Could we broaden our notion of how parents are involved?

July 8, 2010

Here’s a message for, oh, 150,000 or more parents of CMS students:

You are, each in your own way, heavily involved in the education of your child or children. We need you to tell school board members exactly how you are involved.

Your messages will tell school board members that there are a wide variety of ways in which you participate in educating your children. And that variety is precisely the message that they need to hear.

There’s no single way. And it’s narrow and dumb to assume that all parents have time during the day to serve milk and cookies in a classroom.

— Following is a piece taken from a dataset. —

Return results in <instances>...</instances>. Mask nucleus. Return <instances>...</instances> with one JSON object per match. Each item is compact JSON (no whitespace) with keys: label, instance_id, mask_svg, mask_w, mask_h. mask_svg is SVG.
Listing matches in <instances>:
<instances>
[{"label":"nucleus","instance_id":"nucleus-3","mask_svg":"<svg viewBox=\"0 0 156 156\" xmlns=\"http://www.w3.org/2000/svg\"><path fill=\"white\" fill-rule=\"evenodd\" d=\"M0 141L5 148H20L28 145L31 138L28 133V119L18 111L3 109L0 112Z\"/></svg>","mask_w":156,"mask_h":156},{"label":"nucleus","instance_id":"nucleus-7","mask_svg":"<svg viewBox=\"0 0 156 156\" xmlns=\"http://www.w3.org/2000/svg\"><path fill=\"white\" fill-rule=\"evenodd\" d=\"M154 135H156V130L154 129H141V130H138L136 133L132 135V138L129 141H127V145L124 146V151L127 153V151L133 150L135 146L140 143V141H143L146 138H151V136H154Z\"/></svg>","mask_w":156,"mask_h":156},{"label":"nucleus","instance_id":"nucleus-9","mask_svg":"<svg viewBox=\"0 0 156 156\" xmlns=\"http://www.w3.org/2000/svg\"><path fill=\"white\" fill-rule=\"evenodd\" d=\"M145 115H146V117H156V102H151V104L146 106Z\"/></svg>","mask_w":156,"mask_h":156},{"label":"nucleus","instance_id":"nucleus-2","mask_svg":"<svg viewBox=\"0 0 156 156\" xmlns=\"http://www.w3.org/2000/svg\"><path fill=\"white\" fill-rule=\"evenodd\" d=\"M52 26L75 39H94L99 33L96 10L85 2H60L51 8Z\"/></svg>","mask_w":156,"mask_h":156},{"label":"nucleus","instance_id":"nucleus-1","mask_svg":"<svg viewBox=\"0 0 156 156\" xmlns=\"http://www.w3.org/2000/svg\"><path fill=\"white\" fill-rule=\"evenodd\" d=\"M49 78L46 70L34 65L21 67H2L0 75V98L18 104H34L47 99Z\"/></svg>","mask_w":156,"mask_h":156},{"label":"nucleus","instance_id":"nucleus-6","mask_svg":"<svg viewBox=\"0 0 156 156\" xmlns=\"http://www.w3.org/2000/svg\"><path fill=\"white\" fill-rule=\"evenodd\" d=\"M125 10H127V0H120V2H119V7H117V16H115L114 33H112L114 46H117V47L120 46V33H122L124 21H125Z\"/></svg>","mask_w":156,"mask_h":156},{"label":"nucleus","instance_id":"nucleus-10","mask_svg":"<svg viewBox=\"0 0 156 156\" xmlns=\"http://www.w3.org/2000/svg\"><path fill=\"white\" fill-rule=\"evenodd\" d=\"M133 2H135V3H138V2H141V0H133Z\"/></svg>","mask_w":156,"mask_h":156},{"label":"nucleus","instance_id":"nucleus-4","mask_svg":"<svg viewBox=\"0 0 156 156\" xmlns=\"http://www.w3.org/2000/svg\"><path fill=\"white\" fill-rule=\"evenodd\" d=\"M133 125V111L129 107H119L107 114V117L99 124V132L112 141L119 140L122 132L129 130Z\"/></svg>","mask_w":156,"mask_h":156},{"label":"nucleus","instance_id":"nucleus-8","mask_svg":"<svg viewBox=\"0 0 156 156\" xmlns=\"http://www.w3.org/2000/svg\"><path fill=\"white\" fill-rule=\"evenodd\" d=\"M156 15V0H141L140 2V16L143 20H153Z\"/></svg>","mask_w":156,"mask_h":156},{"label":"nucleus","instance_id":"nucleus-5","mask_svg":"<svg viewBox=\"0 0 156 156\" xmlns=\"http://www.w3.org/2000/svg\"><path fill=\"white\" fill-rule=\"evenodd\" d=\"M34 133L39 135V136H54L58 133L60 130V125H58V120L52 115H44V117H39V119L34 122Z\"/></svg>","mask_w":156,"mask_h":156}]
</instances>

Where are the mythbusters? It’s simply a myth that, if a parent is not at a PTA meeting, that the parent is not involved in a child’s education. (For many, many years I worked second shift. I was NEVER at PTA meetings. That does NOT mean I was not involved in my children’s education.)

Educators gripe about parents who miss teacher conferences, who don’t volunteer. Those things do happen. But are the missed appointments and volunteer opportunities scheduled only during the workday? Some people can easily leave jobs during the day; others can’t. Perhaps educators and school board members need to be reminded of the realities of life from a parent’s point of view.

Confront any school board member and I’m sure they will say that they understand that parents working two and three part-time jobs to get by are unable to attend this and that. But what are they saying? They are saying that they understand that the parent is unable to perform up to their expectations.

Is there an unexamined problem with the expectations?

School board members don’t work the restocking shift at Walmart. Among the nine current CMS board members, they’ve earned more than 20 post-high-school degrees and certificates. Five don’t appear to be holding down jobs. They can take time to be in schools. Can’t everyone?

So tell them. Can?t everyone?

Tell Trent Merchant, an at-large member. Tell Kaye McGarry, an at-large member. Tell Joe White, an at-large member. Tell Rhonda Lennon, the District 1 member. Tell Richard McElrath, the District 2 member. Tell Joyce Waddell, the District 3 member. Tell Tom Tate, the District 4 member and vice chair of the board. Tell Eric Davis. the District 5 member and chair of the board. Tell Tim Morgan, the District 6 member.

The above is a silly exercise. Many thousands of the parents that the school board needs to hear from may not even have e-mail. Or they are so miffed from being not being welcomed at their child’s school that they wouldn’t write a letter to any school board member. Or they remain angry about the lousy education that THEY received from CMS. Indeed, the ill will toward the system harbored by Mecklenburg residents who did not in the past receive a quality education here may be one of the most difficult and unaddressed problems that CMS faces.

Some CMS school board members reach out to these very parents. They don’t set up forums; they go individually to places where the parents already are. Their job is to listen. And they do. May their number on the board increase.